**Problem to work on**: According to the code review excerpt on the ABI lowering library, what does the reverse mapper in ABITypeMapper.cpp translate, and into what?

**Passage given**:
>> Start
[clang] [llvm] [WIP] ABI Lowering Library (PR #140112)

[Nikita Popov via cfe-commits]

================
@@ -0,0 +1,244 @@
+//===---- ABITypeMapper.cpp - Maps LLVM ABI Types to LLVM IR Types ------===//
+//
+// Part of the LLVM Project, under the Apache License v2.0 with LLVM 
Exceptions.
+// See https://llvm.org/LICENSE.txt for license information.
+// SPDX-License-Identifier: Apache-2.0 WITH LLVM-exception
+//
+//===----------------------------------------------------------------------===//
+///
+/// \file
+/// Maps LLVM ABI type representations back to corresponding LLVM IR types.
+/// This reverse mapper translates low-level ABI-specific types back into
+/// LLVM IR types suitable for code generation and optimization passes.
+///
+//===----------------------------------------------------------------------===//
+
+#include "llvm/ABI/ABITypeMapper.h"
+#include "llvm/ABI/Types.h"
+#include "llvm/ADT/APFloat.h"
+#include "llvm/IR/DataLayout.h"
+#include "llvm/IR/DerivedTypes.h"
+#include "llvm/IR/Type.h"
+
+using namespace llvm;
+
+Type *ABITypeMapper::convertType(const abi::Type *ABIType) {
+  if (!ABIType)
+    return nullptr;
+
+  auto It = TypeCache.find(ABIType);
+  if (It != TypeCache.end())
>> End
**Listed entries**:
>> Start
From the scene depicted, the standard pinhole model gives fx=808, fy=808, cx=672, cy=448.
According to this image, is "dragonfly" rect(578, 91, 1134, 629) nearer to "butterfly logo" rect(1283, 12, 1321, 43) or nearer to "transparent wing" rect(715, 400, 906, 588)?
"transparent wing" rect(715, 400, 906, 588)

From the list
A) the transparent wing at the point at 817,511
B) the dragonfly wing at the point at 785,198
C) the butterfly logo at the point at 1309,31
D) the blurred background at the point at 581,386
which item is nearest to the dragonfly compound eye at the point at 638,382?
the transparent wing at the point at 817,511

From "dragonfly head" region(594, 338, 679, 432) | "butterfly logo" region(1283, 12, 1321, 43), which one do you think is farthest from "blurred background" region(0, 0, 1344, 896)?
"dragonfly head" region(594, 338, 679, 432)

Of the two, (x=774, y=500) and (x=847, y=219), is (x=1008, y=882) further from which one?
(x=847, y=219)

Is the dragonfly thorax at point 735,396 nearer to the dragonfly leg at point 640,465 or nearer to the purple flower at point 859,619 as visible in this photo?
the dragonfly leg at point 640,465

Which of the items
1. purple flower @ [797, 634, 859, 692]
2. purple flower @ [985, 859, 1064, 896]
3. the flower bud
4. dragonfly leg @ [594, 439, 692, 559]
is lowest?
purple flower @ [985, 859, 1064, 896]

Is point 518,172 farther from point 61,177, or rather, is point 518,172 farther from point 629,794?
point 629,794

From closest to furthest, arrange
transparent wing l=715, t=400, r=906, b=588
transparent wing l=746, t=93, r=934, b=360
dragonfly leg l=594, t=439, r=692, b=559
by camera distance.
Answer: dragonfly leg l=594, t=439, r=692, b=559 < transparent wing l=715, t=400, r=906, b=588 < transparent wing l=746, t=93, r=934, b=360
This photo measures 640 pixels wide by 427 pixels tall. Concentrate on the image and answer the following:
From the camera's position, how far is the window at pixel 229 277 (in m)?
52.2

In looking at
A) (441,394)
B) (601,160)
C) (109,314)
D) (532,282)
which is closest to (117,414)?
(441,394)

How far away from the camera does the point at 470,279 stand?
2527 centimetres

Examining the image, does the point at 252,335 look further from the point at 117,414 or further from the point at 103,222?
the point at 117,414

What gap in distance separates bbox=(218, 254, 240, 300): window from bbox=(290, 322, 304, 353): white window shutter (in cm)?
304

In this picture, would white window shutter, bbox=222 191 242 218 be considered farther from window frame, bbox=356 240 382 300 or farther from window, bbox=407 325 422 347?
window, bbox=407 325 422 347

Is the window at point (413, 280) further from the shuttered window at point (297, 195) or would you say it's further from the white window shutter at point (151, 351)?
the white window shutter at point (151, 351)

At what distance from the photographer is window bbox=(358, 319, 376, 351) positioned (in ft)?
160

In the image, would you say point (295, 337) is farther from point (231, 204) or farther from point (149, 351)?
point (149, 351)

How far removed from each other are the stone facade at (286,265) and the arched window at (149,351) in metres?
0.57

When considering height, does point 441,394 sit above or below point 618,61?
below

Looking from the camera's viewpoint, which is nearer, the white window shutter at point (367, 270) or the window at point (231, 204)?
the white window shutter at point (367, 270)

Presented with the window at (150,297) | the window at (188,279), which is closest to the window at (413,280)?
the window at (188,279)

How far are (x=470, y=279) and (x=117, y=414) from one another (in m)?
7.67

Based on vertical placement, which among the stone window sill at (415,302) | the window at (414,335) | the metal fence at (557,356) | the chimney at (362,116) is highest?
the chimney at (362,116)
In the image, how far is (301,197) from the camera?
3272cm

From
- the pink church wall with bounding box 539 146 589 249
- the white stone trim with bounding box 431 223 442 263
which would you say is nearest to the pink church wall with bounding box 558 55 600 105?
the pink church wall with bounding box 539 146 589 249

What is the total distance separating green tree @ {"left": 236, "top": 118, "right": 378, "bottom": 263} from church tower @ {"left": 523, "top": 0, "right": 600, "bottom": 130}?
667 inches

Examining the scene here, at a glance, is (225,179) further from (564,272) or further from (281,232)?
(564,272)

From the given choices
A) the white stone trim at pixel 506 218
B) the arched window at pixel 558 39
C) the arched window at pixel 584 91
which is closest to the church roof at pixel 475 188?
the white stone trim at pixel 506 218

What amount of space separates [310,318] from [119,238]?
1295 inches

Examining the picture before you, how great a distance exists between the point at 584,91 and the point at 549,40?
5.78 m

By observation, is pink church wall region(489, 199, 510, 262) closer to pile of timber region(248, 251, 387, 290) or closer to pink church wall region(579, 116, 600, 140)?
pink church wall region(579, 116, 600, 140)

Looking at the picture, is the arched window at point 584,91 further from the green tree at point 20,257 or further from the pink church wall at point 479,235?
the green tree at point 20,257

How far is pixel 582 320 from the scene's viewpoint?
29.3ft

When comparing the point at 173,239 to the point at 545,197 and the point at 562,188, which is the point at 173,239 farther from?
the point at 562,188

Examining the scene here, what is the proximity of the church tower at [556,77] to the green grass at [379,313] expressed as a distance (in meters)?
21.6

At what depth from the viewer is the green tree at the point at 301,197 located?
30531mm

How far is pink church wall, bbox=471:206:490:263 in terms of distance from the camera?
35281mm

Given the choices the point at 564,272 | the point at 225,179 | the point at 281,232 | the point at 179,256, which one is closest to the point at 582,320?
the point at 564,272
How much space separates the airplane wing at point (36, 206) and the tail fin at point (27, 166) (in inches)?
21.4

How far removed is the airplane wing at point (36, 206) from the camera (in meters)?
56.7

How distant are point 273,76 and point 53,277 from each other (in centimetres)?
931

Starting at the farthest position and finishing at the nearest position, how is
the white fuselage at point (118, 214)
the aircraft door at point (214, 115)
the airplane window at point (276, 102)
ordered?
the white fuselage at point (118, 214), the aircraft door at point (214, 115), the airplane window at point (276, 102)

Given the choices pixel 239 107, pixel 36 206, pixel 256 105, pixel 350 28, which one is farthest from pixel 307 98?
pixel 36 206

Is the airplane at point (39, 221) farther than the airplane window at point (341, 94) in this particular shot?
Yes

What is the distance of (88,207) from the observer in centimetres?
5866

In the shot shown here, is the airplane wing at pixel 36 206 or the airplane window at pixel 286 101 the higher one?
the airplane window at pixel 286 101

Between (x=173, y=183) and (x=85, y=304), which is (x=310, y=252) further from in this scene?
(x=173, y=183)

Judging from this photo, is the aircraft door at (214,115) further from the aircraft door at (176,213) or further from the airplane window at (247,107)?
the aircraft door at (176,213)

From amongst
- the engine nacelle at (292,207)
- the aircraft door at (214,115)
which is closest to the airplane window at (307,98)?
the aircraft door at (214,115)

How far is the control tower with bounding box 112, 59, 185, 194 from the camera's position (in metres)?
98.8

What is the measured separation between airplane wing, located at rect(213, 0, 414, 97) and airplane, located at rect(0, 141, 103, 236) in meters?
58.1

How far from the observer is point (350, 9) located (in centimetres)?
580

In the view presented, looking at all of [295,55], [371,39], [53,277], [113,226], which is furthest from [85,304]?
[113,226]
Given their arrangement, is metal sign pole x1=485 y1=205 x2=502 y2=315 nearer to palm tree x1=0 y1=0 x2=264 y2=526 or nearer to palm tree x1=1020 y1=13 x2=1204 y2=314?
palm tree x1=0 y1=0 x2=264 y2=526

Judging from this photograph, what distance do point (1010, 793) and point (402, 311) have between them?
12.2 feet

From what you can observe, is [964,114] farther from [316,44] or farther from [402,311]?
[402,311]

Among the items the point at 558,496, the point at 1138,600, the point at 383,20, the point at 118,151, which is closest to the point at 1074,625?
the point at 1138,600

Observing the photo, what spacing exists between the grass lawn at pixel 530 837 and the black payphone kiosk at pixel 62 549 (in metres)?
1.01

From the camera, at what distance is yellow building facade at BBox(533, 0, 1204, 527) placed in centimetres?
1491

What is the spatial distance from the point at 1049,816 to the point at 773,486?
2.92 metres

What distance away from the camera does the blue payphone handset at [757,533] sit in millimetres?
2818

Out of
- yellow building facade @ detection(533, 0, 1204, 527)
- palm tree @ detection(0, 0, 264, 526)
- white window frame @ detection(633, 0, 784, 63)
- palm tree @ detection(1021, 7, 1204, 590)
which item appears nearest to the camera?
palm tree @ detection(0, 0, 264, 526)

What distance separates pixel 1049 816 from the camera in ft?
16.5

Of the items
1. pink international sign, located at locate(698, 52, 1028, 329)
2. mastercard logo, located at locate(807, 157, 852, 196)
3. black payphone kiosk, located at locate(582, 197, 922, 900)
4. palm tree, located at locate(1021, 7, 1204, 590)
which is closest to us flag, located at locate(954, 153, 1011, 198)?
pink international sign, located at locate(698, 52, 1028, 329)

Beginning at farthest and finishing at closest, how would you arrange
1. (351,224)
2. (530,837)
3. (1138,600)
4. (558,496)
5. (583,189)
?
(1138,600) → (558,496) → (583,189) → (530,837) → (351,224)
>> End
**Solution**: It translates low-level ABI-specific types back into LLVM IR types suitable for code generation and optimization passes.